I turn and glare at her.

“I finished sixth my senior year.”

“Double big deal. Who cares if you won it? How many runners get to shake hands with the president, or get a sandwich named after them, or get to bang one of the Kardashians?”

“What is she talking about?” I ask anyone.

“That was ages ago,” Brenna says to me, “but I’ve heard of you recently. Why would that be?”

I’m about to suggest one of my many television appearances or the publicity surrounding one of my books, when all the warmth drains out of her honeyed eyes.

“I read an interview where you said your hometown is full of ignorant yokels.”

“I’d never say anything like that.”

“Those were your exact words.”

“I’m sure the quote was taken out of context.”

“How do you take that out of context? You meant the good kind of ignorant yokels?”

I start to defend myself. I open my mouth, but the festering childish words stay inside me where I’ve learned it’s best to keep them.
People were mean to me first!
I want to shout.

I don’t get a chance to say anything.
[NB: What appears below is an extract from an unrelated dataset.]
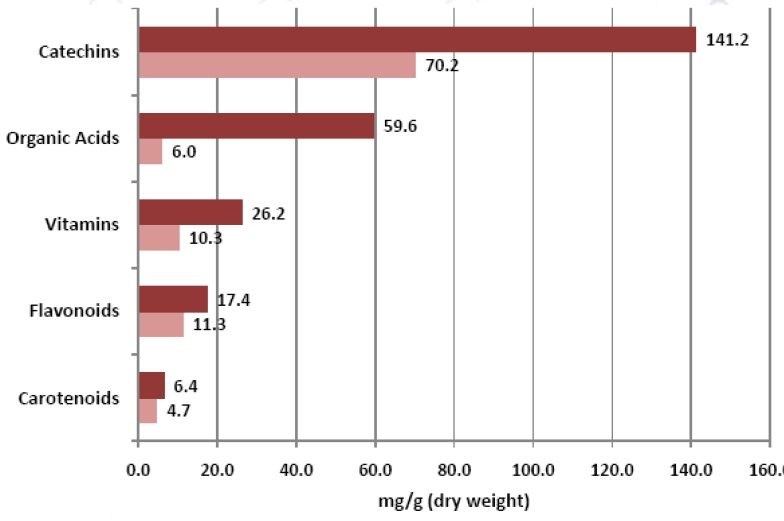 Rosehip Nutrient Comparison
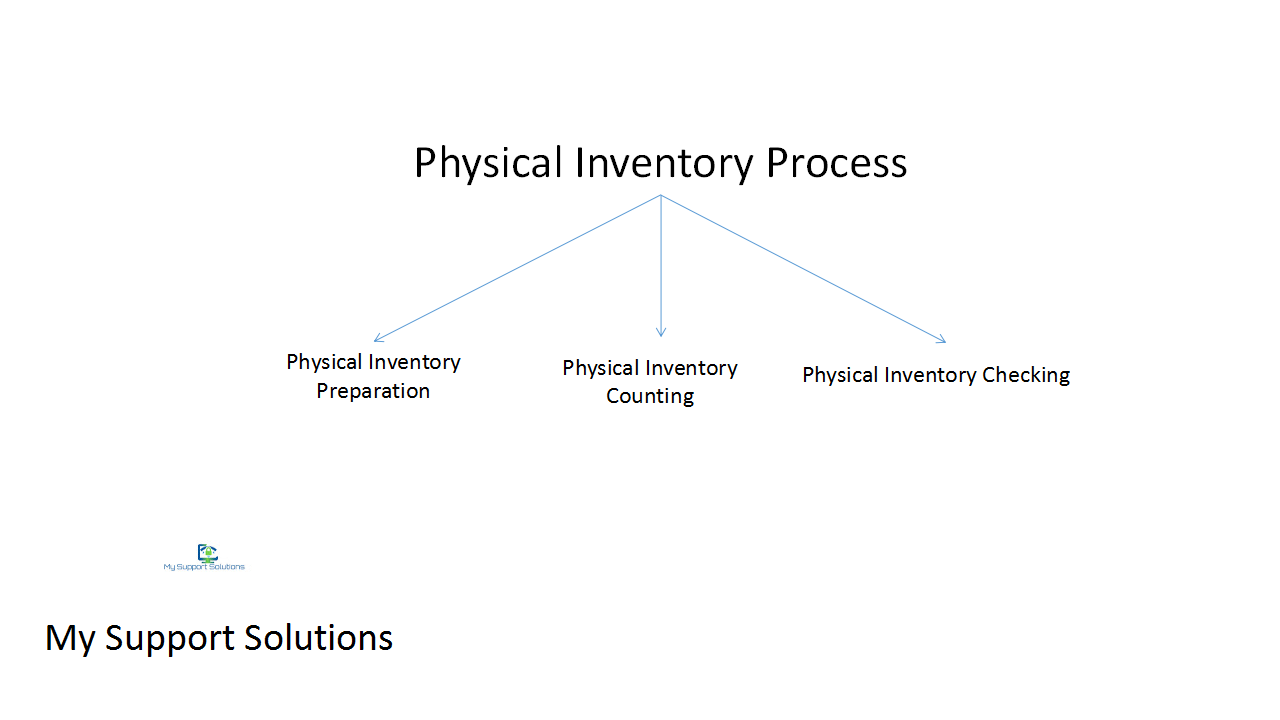 physical inventory process in sap mm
She and Moira walk away.

Living well is supposed to be the best revenge, but it hasn’t proven true in my case. I should take some satisfaction in my success. I should own up to my comment because I said it and yes, I meant it and yes, it’s true. And all of that aside, no one around here thinks twice about making fun of the way I dress, the way I talk, where I live, what I eat; why shouldn’t I make fun of them?

When I left for college, I thought I was going to fit in just fine in the Ivy League, but once I arrived there I was instantly branded . . . an ignorant yokel.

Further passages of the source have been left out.